- **所附文本**
──────────────────────────────
# YouTube 熱門影片主題建模（BERTopic）Pipeline

以中文分析為核心，使用 `shibing624/text2vec-base-chinese` 產生向量嵌入，
並輸出主題結構（Hierarchy / Bubble）與 Sankey（Topic ↔ Search keyword）。

In [46]:
%load_ext autoreload
%autoreload 2
from path_setup import setup_project_root
root = setup_project_root()

import os, sys, jieba, hdbscan
import pandas as pd
from sentence_transformers import SentenceTransformer
from bertopic import BERTopic
from sklearn.feature_extraction.text import CountVectorizer
import plotly.graph_objects as go
from plotly.subplots import make_subplots

# Local modules
from etl_showcase.infrastructure.cleaning.data_preprocessor import (
    google_sheet_to_dataframe, 
    preprocess_dataframe,
)
from etl_showcase.infrastructure.cleaning.text_cleaner import (
    remove_all_punctuation
)
from etl_showcase.infrastructure.cleaning.text_tokenizer import (
    jieba_tokenizer
)
from etl_showcase.infrastructure.reporting.topic_visualizer import (
    visualize_topics_bubble, 
    visualize_hierarchical_clustering, 
    visualize_sankey, 
    save_plotly_html,
)
──────────────────────────────
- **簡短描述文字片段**
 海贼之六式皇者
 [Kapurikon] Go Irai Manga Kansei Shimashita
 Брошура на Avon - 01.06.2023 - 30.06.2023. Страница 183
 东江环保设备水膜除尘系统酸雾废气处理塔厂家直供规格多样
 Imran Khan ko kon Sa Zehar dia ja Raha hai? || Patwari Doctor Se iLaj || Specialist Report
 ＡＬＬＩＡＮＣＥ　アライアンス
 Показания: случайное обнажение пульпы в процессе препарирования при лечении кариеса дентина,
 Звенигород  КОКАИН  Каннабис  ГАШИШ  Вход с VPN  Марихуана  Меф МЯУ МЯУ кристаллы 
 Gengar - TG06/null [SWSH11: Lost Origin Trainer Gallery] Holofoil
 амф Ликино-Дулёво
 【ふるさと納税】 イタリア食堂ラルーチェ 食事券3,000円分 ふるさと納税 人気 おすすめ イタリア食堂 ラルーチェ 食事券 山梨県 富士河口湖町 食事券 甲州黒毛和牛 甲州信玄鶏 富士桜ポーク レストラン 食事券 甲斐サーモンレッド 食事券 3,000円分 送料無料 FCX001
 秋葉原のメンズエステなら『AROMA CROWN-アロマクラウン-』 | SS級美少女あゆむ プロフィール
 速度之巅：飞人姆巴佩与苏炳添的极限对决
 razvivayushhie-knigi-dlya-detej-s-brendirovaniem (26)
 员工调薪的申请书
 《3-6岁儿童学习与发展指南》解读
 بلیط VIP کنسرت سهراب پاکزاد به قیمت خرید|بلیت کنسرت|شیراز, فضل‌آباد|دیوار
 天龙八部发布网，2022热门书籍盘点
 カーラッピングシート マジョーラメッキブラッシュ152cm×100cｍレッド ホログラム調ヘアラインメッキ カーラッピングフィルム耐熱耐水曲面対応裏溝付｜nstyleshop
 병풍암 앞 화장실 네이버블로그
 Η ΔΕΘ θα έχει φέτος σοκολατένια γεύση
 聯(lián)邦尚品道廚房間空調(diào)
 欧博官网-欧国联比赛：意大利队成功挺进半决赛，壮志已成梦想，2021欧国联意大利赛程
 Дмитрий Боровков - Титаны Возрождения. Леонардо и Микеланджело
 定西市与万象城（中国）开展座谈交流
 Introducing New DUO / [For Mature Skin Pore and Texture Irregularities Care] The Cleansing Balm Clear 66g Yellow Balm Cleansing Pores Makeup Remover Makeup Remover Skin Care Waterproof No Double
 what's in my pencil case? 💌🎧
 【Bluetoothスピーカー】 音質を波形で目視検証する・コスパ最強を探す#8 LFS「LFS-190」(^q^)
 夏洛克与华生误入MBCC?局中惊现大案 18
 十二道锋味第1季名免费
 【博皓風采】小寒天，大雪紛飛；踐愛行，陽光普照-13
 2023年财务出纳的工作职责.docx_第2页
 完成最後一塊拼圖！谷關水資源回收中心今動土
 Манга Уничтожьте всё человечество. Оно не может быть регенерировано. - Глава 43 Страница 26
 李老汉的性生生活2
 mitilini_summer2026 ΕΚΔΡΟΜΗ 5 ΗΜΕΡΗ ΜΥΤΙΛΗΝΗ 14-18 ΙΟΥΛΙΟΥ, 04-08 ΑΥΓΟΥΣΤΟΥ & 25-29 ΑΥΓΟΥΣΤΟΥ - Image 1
──────────────────────────────
- **完成以下各題**
A – 請根據主題建模文本回答下列問題，每題一行，並以相同編號標示答案：
(i) 產生向量嵌入使用的是哪一個模型？
(ii) Sankey 圖呈現的是哪兩者之間的對應？
(iii) 從 text_cleaner 模組匯入的函式叫什麼名稱？
B – 請把主題建模文本中以「# YouTube 熱門影片主題建模（BERTopic）Pipeline」開頭、一直延續到「root = setup_project_root()」為止的這段文字原樣再寫一次。
C – 請從主題建模文本最後一行之後接著往下寫。

- **依題號作答**
A –
(i) shibing624/text2vec-base-chinese
(ii) Topic 與 Search keyword
(iii) remove_all_punctuation

B –
# YouTube 熱門影片主題建模（BERTopic）Pipeline

以中文分析為核心，使用 `shibing624/text2vec-base-chinese` 產生向量嵌入，
並輸出主題結構（Hierarchy / Bubble）與 Sankey（Topic ↔ Search keyword）。

In [46]:
%load_ext autoreload
%autoreload 2
from path_setup import setup_project_root
root = setup_project_root()

C –
from etl_showcase.config.youtube import (
    YOUTUBE_SPREADSHEET_ID,
    YOUTUBE_SEARCH_VIDEOS_FUNCTION_NAME,
    VIDEO_COLUMN_ORDER,
)
from etl_showcase.infrastructure.datasource.google_sheets_api import (
    write_secret_json,
    delete_secret_json,
    get_full_google_sheet,
)

def data_source_text(keywords:str):
    return f"資料來源：蒐集 YouTube 上相關關鍵字的前 300 筆影片標題與描述，並使用 BERTopic 生成熱門議題。<br />本次搜尋關鍵字為：{keywords}。"

The autoreload extension is already loaded. To reload it, use:
  %reload_ext autoreload
Using project root: C:\My data\0.change jobs\data_science_practice


In [40]:
youtube_videos = [[]]
write_secret_json()
try:
    youtube_videos = get_full_google_sheet(
        spreadsheet_id=YOUTUBE_SPREADSHEET_ID,
        sheet_name=YOUTUBE_SEARCH_VIDEOS_FUNCTION_NAME
    )
finally:
    delete_secret_json()
df_raw = google_sheet_to_dataframe(youtube_videos, VIDEO_COLUMN_ORDER)
print("Loaded rows:", len(df_raw))
df_raw.head()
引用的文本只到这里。